WHAT IS REQUIRED: Your reply should reproduce each line below exactly and carry none of the pictures.

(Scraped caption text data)
-- -- --

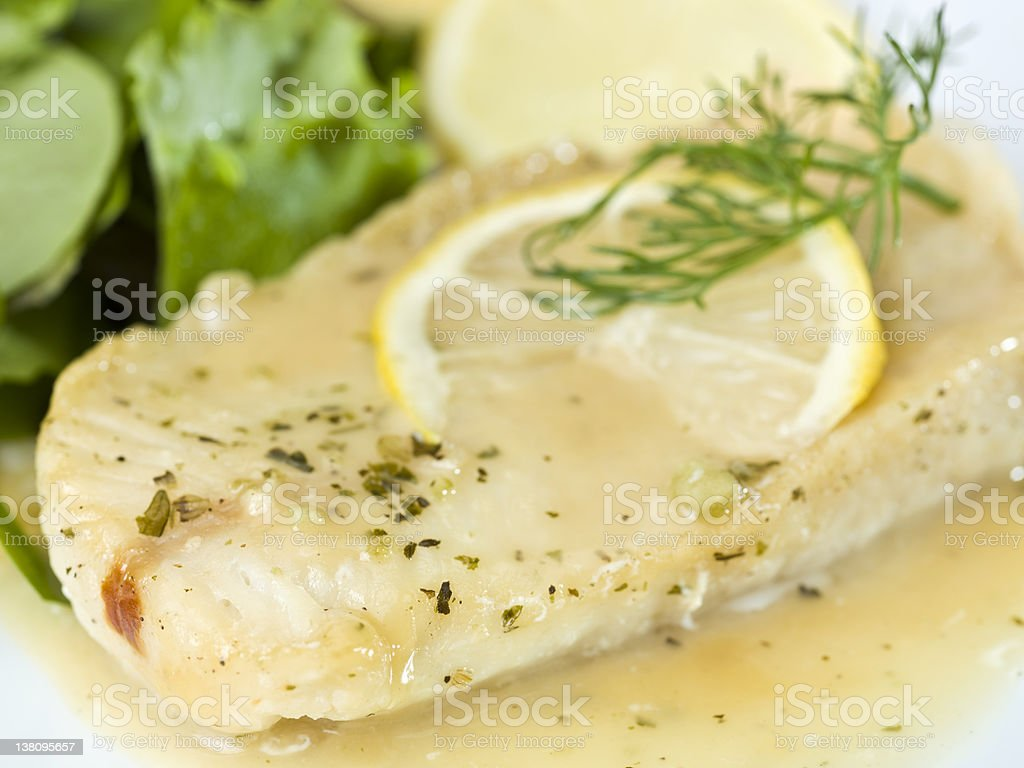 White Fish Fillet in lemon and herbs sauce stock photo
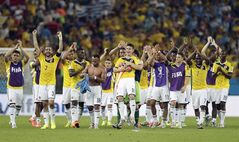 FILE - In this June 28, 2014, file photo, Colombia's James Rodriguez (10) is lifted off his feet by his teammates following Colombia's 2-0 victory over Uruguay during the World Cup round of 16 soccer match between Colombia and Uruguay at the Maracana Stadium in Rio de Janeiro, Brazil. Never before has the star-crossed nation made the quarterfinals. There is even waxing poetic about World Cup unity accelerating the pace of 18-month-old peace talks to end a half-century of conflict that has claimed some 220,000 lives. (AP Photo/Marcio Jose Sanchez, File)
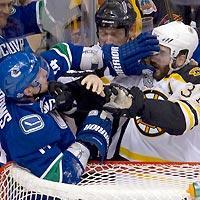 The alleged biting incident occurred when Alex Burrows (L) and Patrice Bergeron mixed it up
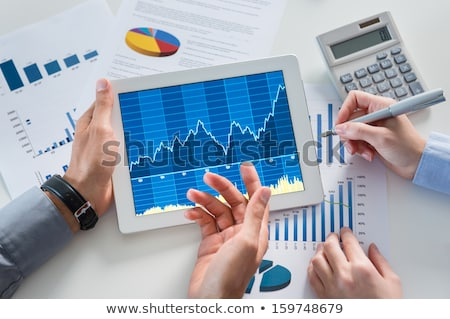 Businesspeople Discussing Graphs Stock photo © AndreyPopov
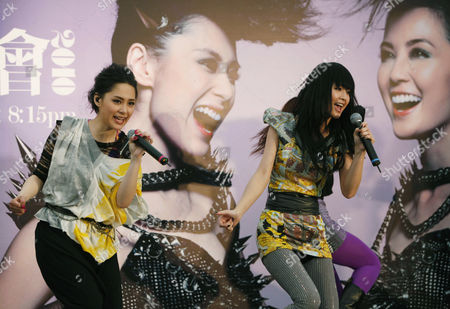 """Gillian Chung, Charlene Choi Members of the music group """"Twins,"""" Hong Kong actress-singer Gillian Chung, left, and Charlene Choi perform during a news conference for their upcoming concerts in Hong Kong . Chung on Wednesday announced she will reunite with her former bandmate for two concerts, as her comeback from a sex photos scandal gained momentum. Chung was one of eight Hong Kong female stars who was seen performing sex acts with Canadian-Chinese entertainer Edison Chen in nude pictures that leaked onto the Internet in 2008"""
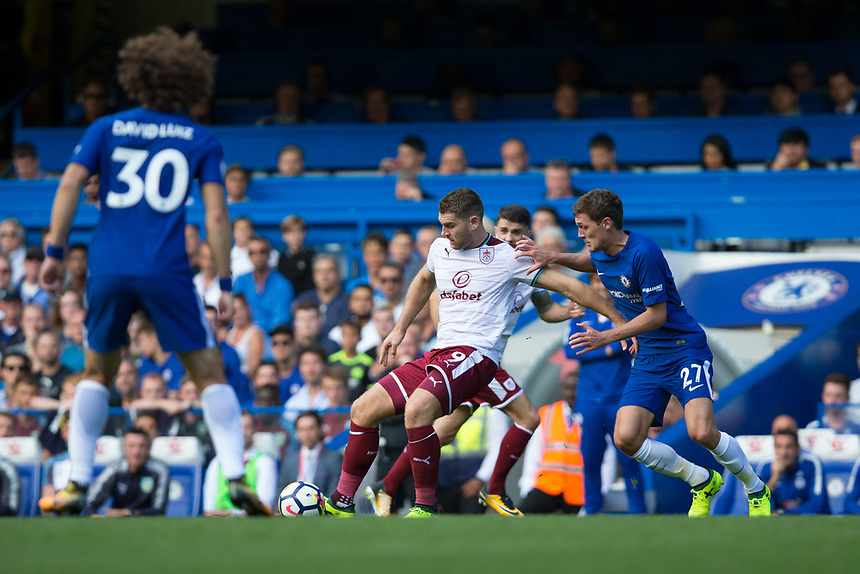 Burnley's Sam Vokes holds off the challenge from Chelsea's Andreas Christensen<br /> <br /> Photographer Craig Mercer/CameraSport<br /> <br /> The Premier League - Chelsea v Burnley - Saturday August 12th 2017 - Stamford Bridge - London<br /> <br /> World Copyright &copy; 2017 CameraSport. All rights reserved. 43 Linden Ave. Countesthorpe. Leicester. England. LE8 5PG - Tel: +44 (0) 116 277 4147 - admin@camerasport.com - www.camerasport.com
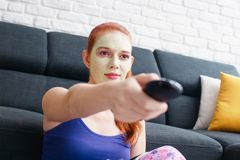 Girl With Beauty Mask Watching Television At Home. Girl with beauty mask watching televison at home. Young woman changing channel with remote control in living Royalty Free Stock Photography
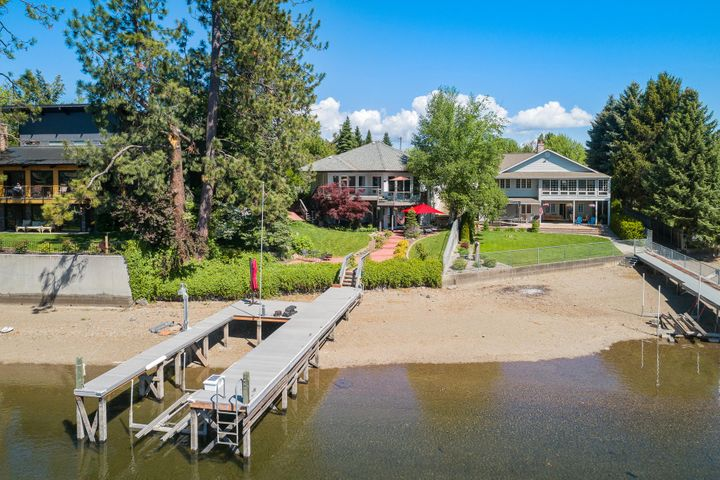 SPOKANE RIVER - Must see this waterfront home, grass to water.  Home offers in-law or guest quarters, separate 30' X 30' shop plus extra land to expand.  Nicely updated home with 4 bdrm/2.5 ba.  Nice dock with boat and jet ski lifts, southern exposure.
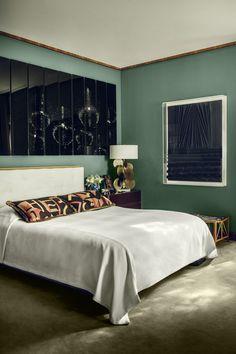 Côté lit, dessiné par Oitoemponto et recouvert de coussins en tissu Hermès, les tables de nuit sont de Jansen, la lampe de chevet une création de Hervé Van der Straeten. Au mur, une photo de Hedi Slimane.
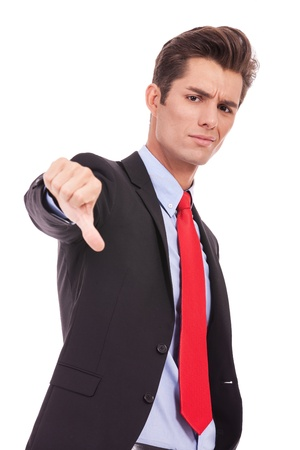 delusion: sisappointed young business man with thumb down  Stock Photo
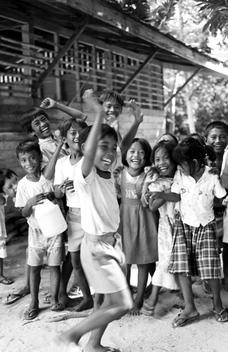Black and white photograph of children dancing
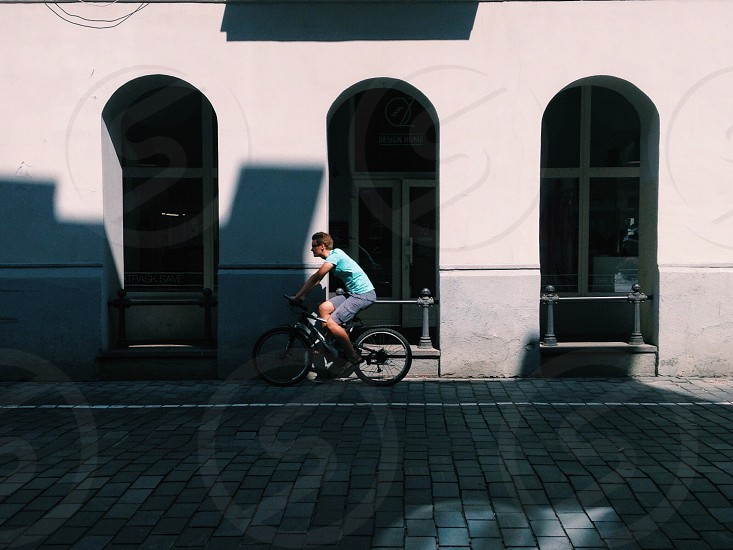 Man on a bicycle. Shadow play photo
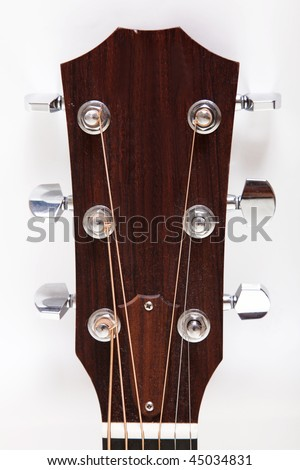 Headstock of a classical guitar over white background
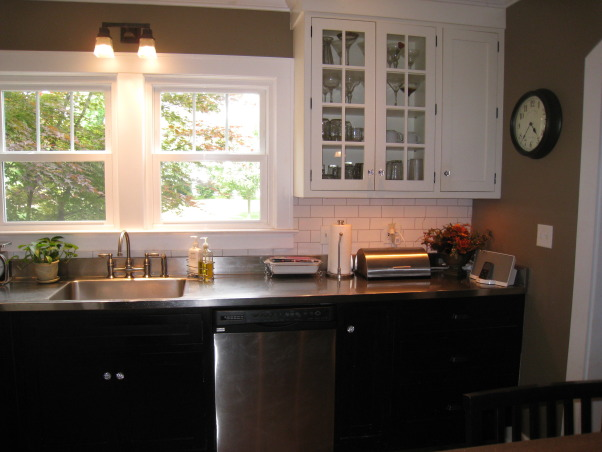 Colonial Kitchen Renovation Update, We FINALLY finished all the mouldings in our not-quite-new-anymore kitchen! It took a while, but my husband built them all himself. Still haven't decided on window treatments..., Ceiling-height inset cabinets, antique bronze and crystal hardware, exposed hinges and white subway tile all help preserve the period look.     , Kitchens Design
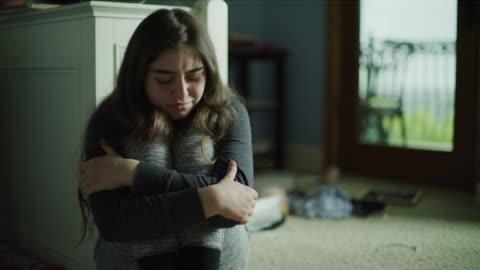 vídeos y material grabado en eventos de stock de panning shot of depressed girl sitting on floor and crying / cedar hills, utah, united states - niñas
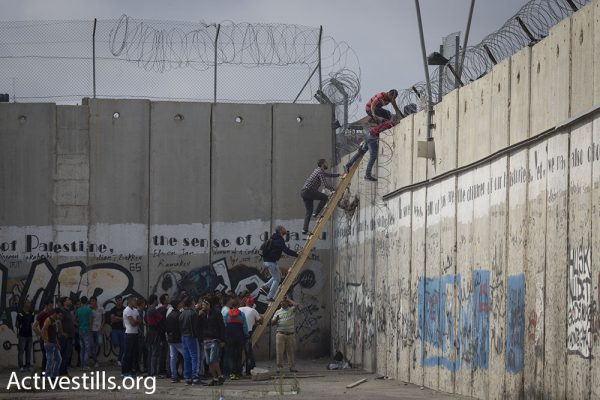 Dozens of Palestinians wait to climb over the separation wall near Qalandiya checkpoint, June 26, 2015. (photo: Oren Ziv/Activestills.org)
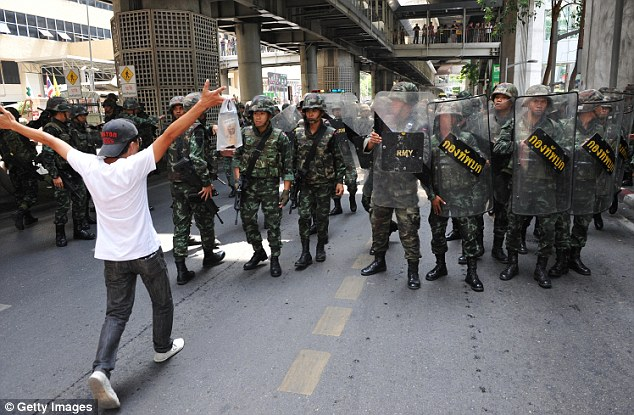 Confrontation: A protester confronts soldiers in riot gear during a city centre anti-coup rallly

-- -- --

ANSWER SECTION:
 White Fish Fillet in lemon and herbs sauce stock photo
 FILE - In this June 28, 2014, file photo, Colombia's James Rodriguez (10) is lifted off his feet by his teammates following Colombia's 2-0 victory over Uruguay during the World Cup round of 16 soccer match between Colombia and Uruguay at the Maracana Stadium in Rio de Janeiro, Brazil. Never before has the star-crossed nation made the quarterfinals. There is even waxing poetic about World Cup unity accelerating the pace of 18-month-old peace talks to end a half-century of conflict that has claimed some 220,000 lives. (AP Photo/Marcio Jose Sanchez, File)
 The alleged biting incident occurred when Alex Burrows (L) and Patrice Bergeron mixed it up
 Businesspeople Discussing Graphs Stock photo © AndreyPopov
 """Gillian Chung, Charlene Choi Members of the music group """"Twins,"""" Hong Kong actress-singer Gillian Chung, left, and Charlene Choi perform during a news conference for their upcoming concerts in Hong Kong . Chung on Wednesday announced she will reunite with her former bandmate for two concerts, as her comeback from a sex photos scandal gained momentum. Chung was one of eight Hong Kong female stars who was seen performing sex acts with Canadian-Chinese entertainer Edison Chen in nude pictures that leaked onto the Internet in 2008"""
 Burnley's Sam Vokes holds off the challenge from Chelsea's Andreas Christensen<br /> <br /> Photographer Craig Mercer/CameraSport<br /> <br /> The Premier League - Chelsea v Burnley - Saturday August 12th 2017 - Stamford Bridge - London<br /> <br /> World Copyright &copy; 2017 CameraSport. All rights reserved. 43 Linden Ave. Countesthorpe. Leicester. England. LE8 5PG - Tel: +44 (0) 116 277 4147 - admin@camerasport.com - www.camerasport.com
 Girl With Beauty Mask Watching Television At Home. Girl with beauty mask watching televison at home. Young woman changing channel with remote control in living Royalty Free Stock Photography
 SPOKANE RIVER - Must see this waterfront home, grass to water.  Home offers in-law or guest quarters, separate 30' X 30' shop plus extra land to expand.  Nicely updated home with 4 bdrm/2.5 ba.  Nice dock with boat and jet ski lifts, southern exposure.
 Côté lit, dessiné par Oitoemponto et recouvert de coussins en tissu Hermès, les tables de nuit sont de Jansen, la lampe de chevet une création de Hervé Van der Straeten. Au mur, une photo de Hedi Slimane.
 delusion: sisappointed young business man with thumb down  Stock Photo
Black and white photograph of children dancing
 Man on a bicycle. Shadow play photo
 Headstock of a classical guitar over white background
 Colonial Kitchen Renovation Update, We FINALLY finished all the mouldings in our not-quite-new-anymore kitchen! It took a while, but my husband built them all himself. Still haven't decided on window treatments..., Ceiling-height inset cabinets, antique bronze and crystal hardware, exposed hinges and white subway tile all help preserve the period look.     , Kitchens Design
 vídeos y material grabado en eventos de stock de panning shot of depressed girl sitting on floor and crying / cedar hills, utah, united states - niñas
 Dozens of Palestinians wait to climb over the separation wall near Qalandiya checkpoint, June 26, 2015. (photo: Oren Ziv/Activestills.org)
 Confrontation: A protester confronts soldiers in riot gear during a city centre anti-coup rallly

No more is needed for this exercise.